- Directed by: Michael Kennedy
- Written by: J. Stephen Monder
- Produced by: Jalal Merhi Dale Hildebrand Curtis Petersen
- Starring: Billy Blanks Jalal Merhi James Hong Priscilla Barnes
- Cinematography: Curtis Petersen
- Edited by: Reid Dennison
- Music by: VaRouje
- Production company: Film One
- Distributed by: Shapiro Glickenhaus Entertainment (United States) Cineplex Odeon Films (Canada)
- Release date: November 6, 1992;
- Running time: 96 minutes
- Country: United States
- Language: English

= Talons of the Eagle =

Talons of the Eagle is a 1992 American martial arts action film starring Billy Blanks, Jalal Merhi, Matthias Hues and James Hong and directed by Michael Kennedy. It received a limited release on November 6, 1992, and was released on video on December 23, 1992.

==Plot summary==
After three DEA agents are killed by crime boss Mr. Li (Hong), the DEA reluctantly calls in New York cop and martial arts expert Tyler Wilson (Blanks) and sends him to Toronto, on undercover assignment, to team up with Canadian vice cop Michael Reed (Merhi). Because Tyler and Michael must infiltrate Li's gang, they enter a martial arts tournament that Li is known to attend to recruit talent. Preparing for the tournament, they train with legendary Master Pan Qingfu, who teaches them the art of 'eagle claw'. Pan's son was killed by Li, so he seeks revenge and agrees to teach them.

• [Dataset records]

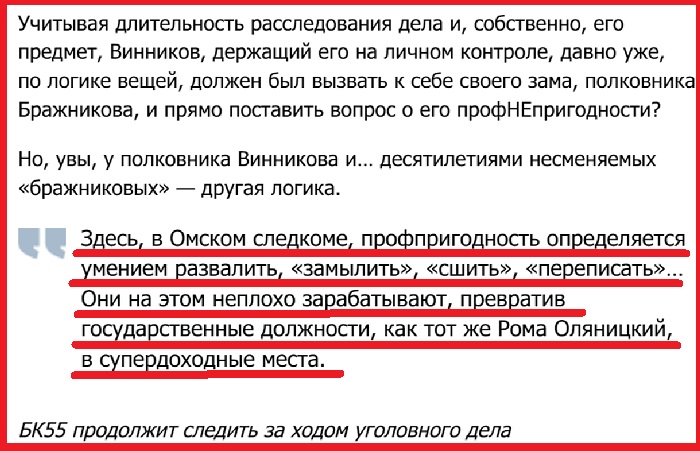 Учитывая длительность расследования дела и, собственно, его предмет, Винников, держащий его на личном контроле, давно уже, по логике вещей, должен был вызвать к себе своего зама, полковника Бражникова, и прямо поставить вопрос о его профНЕпригодности?

Но, увы, у полковника Винникова и... десятилетиями несменяемых «бражниковых» — другая логика.

Здесь, в Омском следкоме, профпригодность определяется умением развалить, «замылить», «сшить», «переписать»... Они на этом неплохо зарабатывают, превратив государственные должности, как тот же Рома Оляницкий, в супердоходные места.

БК55 продолжит следить за ходом уголовного дела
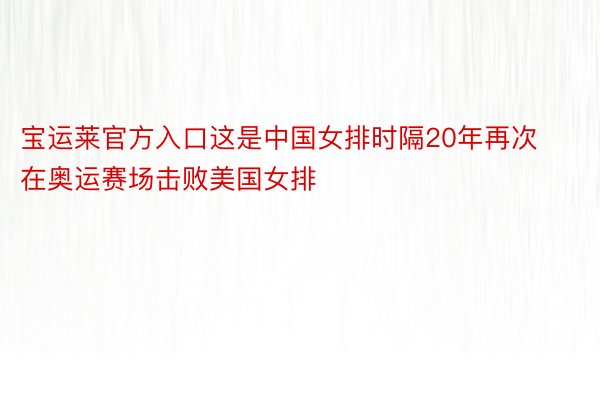 宝运莱官方入口这是中国女排时隔20年再次在奥运赛场击败美国女排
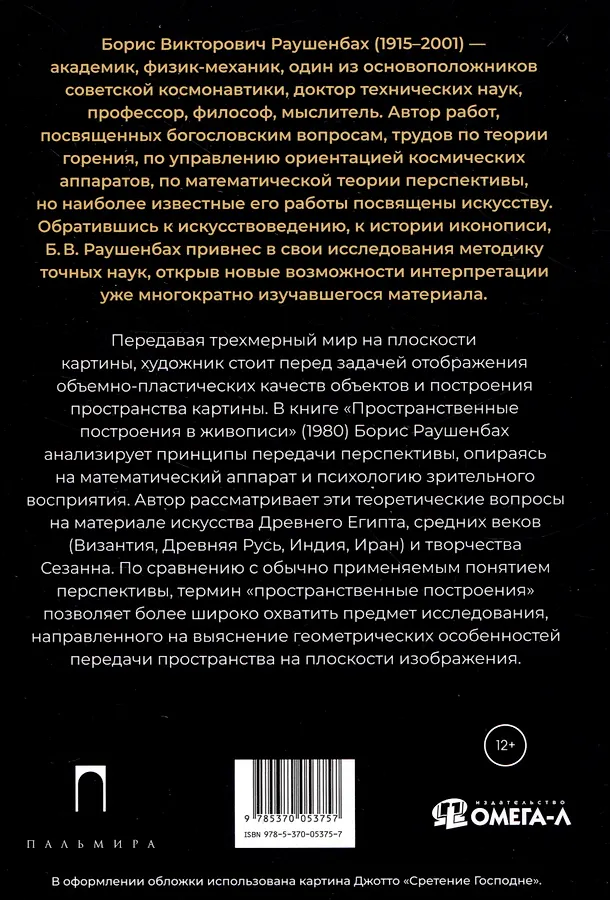 Борис Викторович Раушенбах (1915–2001) — академик, физик-механик, один из основоположников советской космонавтики, доктор технических наук, профессор, философ, мыслитель. Автор работ, посвященных богословским вопросам, трудов по теории горения, по управлению ориентацией космических аппаратов, по математической теории перспективы, но наиболее известные его работы посвящены искусству. Обратившись к искусствоведению, к истории иконописи, Б. В. Раушенбах привнес в свои исследования методику точных наук, открыв новые возможности интерпретации уже многократно изучавшегося материала.

Передавая трехмерный мир на плоскости картины, художник стоит перед задачей отображения объемно-пластических качеств объектов и построения пространства картины. В книге «Пространственные построения в живописи» (1980) Борис Раушенбах анализирует принципы передачи перспективы, опираясь на математический аппарат и психологию зрительного восприятия. Автор рассматривает эти теоретические вопросы на материале искусства Древнего Египта, средних веков (Византия, Древняя Русь, Индия, Иран) и творчества Сезанна. По сравнению с обычно применяемым понятием перспективы, термин «пространственные построения» позволяет более широко охватить предмет исследования, направленного на выяснение геометрических особенностей передачи пространства на плоскости изображения.

12+

ПАЛЬМИРА

9 785370 053757

ISBN 978-5-370-05375-7

ИЗДАТЕЛЬСТВО ОМЕГА-Л

В оформлении обложки использована картина Джотто «Сретение Господне».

• [What you need to do] How would you translate this sentence from the article on the film into Spanish: "Preparing for the tournament, they train with legendary Master Pan Qingfu, who teaches them the art of 'eagle claw'."?

• [Exercise output] Mientras se preparan para el torneo, entrenan con el legendario maestro Pan Qingfu, quien les enseña el arte de la 'garra de águila'.